BİLİNMEYEN ADANIN ÖYKÜSÜ



Yazar Adı: Jose Saramago
Basım Yılı: 2017
Yayınevi: Kırmızı Kedi
Sayfa Sayısı: 58

   1998 yılı Nobel Edebiyat ödülü alan kitaptır. Jose Saramago, Portekizli yazar, din konusundaki görüşleri nedeniyle yapıtları Portekiz Hükümeti tarafından sansürlenince Kanarya Adalarında ölene kadar yazar.

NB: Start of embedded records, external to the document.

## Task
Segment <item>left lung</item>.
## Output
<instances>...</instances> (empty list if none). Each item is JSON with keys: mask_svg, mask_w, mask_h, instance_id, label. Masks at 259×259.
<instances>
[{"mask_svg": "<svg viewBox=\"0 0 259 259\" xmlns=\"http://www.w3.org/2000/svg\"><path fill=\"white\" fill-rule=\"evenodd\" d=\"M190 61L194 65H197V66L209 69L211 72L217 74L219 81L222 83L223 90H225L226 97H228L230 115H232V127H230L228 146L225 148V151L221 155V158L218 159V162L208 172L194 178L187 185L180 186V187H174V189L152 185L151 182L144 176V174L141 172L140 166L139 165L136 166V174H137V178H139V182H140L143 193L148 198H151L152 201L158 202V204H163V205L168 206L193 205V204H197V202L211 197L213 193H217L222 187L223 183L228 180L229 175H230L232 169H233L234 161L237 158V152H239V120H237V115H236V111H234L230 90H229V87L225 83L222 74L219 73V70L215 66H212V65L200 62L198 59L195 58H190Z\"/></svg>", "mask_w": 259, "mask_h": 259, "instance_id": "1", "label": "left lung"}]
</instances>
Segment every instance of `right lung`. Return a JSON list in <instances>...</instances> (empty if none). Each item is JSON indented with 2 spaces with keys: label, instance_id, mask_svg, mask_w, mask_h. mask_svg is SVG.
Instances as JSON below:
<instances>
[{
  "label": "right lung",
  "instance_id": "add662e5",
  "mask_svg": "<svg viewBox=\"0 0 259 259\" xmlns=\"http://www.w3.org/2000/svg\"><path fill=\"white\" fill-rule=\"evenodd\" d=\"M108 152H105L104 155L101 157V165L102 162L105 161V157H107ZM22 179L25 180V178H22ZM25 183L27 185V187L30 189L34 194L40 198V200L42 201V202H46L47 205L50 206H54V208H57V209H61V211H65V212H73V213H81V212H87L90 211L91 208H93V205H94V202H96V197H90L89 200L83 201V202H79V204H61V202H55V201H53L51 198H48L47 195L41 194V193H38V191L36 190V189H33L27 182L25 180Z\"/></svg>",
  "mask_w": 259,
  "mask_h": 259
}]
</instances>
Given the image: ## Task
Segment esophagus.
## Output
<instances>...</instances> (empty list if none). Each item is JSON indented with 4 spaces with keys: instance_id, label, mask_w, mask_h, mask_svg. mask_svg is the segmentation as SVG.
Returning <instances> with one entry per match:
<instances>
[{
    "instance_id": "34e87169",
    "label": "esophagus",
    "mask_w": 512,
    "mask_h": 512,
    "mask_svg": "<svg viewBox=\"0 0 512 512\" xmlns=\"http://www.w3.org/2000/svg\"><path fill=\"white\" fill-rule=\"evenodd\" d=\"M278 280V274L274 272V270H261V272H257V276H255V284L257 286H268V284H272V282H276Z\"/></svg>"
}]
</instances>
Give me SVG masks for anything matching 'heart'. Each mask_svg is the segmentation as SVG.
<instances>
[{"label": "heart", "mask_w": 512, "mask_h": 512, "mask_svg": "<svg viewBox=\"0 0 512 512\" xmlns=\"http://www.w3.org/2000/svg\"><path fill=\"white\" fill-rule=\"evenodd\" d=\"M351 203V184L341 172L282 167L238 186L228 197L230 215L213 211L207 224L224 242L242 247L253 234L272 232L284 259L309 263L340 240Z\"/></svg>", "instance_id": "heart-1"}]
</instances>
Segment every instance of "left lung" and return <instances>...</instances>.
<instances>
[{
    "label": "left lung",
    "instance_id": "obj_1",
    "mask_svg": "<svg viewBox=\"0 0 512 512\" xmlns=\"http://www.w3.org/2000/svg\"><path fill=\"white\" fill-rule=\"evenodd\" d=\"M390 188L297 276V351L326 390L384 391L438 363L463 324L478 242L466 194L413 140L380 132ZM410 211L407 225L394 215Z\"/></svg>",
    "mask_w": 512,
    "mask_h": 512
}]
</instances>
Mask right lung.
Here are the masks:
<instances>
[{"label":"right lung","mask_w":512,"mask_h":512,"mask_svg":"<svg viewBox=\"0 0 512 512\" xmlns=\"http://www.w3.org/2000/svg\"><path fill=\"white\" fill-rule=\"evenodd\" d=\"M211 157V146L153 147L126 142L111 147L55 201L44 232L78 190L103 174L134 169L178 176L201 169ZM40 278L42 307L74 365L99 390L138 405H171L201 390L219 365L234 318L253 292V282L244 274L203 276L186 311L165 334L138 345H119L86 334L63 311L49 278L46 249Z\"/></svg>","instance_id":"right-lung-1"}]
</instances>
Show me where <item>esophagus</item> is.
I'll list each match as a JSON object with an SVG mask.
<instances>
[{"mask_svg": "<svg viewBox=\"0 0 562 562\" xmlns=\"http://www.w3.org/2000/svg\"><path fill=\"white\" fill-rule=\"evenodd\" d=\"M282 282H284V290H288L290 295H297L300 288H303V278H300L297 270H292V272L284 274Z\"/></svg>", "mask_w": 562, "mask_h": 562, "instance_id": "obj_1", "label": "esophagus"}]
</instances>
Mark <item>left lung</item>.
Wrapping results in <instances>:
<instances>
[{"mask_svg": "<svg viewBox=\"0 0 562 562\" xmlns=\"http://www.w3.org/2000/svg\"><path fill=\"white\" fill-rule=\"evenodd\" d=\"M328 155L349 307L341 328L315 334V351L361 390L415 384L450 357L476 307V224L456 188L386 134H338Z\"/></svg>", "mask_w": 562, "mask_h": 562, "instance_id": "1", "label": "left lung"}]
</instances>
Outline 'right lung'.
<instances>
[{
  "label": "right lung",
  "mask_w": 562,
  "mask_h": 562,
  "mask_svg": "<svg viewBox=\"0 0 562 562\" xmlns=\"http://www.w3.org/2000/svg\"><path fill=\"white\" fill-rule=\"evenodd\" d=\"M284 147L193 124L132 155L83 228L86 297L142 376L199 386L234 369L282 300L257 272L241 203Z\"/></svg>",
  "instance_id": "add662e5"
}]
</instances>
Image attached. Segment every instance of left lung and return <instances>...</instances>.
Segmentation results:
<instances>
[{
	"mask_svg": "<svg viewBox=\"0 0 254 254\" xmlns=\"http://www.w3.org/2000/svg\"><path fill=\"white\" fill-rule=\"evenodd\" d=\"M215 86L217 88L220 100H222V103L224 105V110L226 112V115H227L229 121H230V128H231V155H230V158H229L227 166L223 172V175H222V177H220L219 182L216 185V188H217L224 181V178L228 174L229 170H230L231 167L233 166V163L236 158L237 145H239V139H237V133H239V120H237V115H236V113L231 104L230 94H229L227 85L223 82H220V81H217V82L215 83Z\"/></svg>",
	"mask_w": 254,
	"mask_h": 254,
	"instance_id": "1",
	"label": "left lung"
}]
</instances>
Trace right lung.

   Bir kral, bir temizlikçi, birde bilinmeyen adayı bulmak isteyen garip bir adam kitabın kişileridir. Geçmiş hayatını geride bırakmak isteyen temizlikçi kadın, bilinmeyen bir adanın olduğuna inanan ve onu bulmak için kraldan tekne isteyen aslında denizci olmayan bir denizcinin masalıdır.
  ”Adamın biri bir gün kralın kapısını çalmış, demiş ki:
   -Bana bir tekne ver!
   -  ………
   Kral uyarır: ”Bilinmeyen ada kalmadı artık…”
   Denizci kararlıdır.
  ”Ben bilinmeyen adayı bulmak istiyorum, o adaya ayak bastığımda kim olduğumu öğrenmek istiyorum. Biliyor musun ki, kendinden dışarı çıkıp kendine bakmadıkça kim olduğunu asla bilemezsin.”
   Oldukça kısa, çizimlerle zenginleştirilmiş bir eser. Metaforlarla donanmış, kendinizi zorlamayacağınız bir kitap. Kitapta ülke ismine, kişi ismine rastlamıyoruz. Virgüllerle bölünen diyaloglar var. İnanmayı, birlik ve beraberliği anlatan, kısa ama anlamlı bir hikaye. Herkes ona “tüm adalar bulundu dese de, bilinmeyen ada nihayet denize açılmıştı, kendini aramak amacıyla.
  ”Mühim olan varış değil, belki de gidiş.”
  ”Beğenmek sahip olmanın en iyi şekli, sahip olmaksa beğenmenin en kötü şekli olsa gerek.” Say:29
   Temizlikçi kadının yorumu da güzeldi:
  ”İşten evlerine dönen erkekler, midesi olan ve karnını doyurması gereken varlıkların sadece kendileri olduğunu zannederler.” Say:33
   Görünüşte sade bir öykü, bir masal belki de fakat Saramago’nun eşsiz bir anlatımı var. Psikolojik alt metinleri fark ediliyor. Nuh’un gemisine de bir gönderme var mı acaba?